The test item Disperse Blue ANT was examined for the ability to induce gene mutations in tester strains of Salmonella typhimurium and Escherichia coli, as measured by reversion of auxotrophic strains to prototrophy. The five tester strains TA1535, TA1537, TA98, TA100 and WP2 uvrA were used. Experiments were performed both in the absence and presence of metabolic activation, using liver S9 fraction from rats pre-treated with phenobarbitone and betanaphthoflavone. The test item was used as a solution in dimethylsulfoxide (DMSO).

Toxicity test: The test item Disperse Blue ANT was assayed in the toxicity test at a maximum concentration of 5000 µg/plate and at four lower concentrations spaced at approximately half-log intervals: 1580, 500, 158 and 50.0 µg/plate. Precipitation of the test item was observed at the end of the incubation period at the two highest concentrations. Due to the dark color of plates the background lawn was not analysable at the two highest dose levels. Large increases in revertant numbers were observed both in the absence and presence of S9 metabolic activation with all tester strains with the exception of TA1535 and WP2 uvrA without S9 metabolism and WP2 uvrA with S9 metabolism. Due to a toxic effect, induced mutant colonies were markedly reduced at the highest dose level with TA98 and TA 100 tester strain in the presence of S9 metabolism.

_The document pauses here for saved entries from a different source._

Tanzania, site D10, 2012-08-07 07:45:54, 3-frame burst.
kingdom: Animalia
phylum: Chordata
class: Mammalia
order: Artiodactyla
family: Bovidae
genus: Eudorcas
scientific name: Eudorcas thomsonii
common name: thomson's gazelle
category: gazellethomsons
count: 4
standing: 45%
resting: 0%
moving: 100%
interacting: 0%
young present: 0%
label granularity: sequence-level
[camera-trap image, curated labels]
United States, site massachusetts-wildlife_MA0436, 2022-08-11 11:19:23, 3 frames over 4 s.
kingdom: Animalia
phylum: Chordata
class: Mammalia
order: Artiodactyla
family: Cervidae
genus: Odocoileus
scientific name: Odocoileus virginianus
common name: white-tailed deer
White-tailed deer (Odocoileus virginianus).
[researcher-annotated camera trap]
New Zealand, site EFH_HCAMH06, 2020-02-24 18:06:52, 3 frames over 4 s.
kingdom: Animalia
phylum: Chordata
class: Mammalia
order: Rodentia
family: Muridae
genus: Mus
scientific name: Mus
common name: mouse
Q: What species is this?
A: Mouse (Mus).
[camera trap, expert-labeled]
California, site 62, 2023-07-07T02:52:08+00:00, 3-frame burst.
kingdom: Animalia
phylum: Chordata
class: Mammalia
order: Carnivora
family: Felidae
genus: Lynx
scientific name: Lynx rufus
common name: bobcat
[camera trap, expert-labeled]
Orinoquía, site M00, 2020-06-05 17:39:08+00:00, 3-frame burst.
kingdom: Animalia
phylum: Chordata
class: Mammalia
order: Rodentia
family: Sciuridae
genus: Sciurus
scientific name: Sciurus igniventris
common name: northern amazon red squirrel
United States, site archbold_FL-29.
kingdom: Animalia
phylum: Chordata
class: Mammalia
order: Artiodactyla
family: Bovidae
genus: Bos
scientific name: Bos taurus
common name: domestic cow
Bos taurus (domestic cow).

Main Assay I: On the basis of toxicity test results, in Main Assay I, using the plate incorporation method, the test item was assayed by using the following dose levels: 5000, 2500, 1250, 625 and 313 µg/plate. Precipitation of the test item was observed at the end of the incubation period at the two highest concentrations. At these dose levels the background lawn was not analysable due to the dark color of plates. The test item induced large increases in the number of revertant colonies using the plate incorporation method in all tester strains in the absence and presence of S9 metabolism with the exception of TA1535 and WP2 uvrA. Since a clear positive response was observed, no further experiment was undertaken.

Conclusion: It is concluded that the test item, Disperse Blue ANT, induces reverse mutation by base substitutions or frameshifts in bacteria in the absence and presence of S9 metabolism in the Salmonella strains TA98, TA100 and TA1537, under the reported experimental conditions.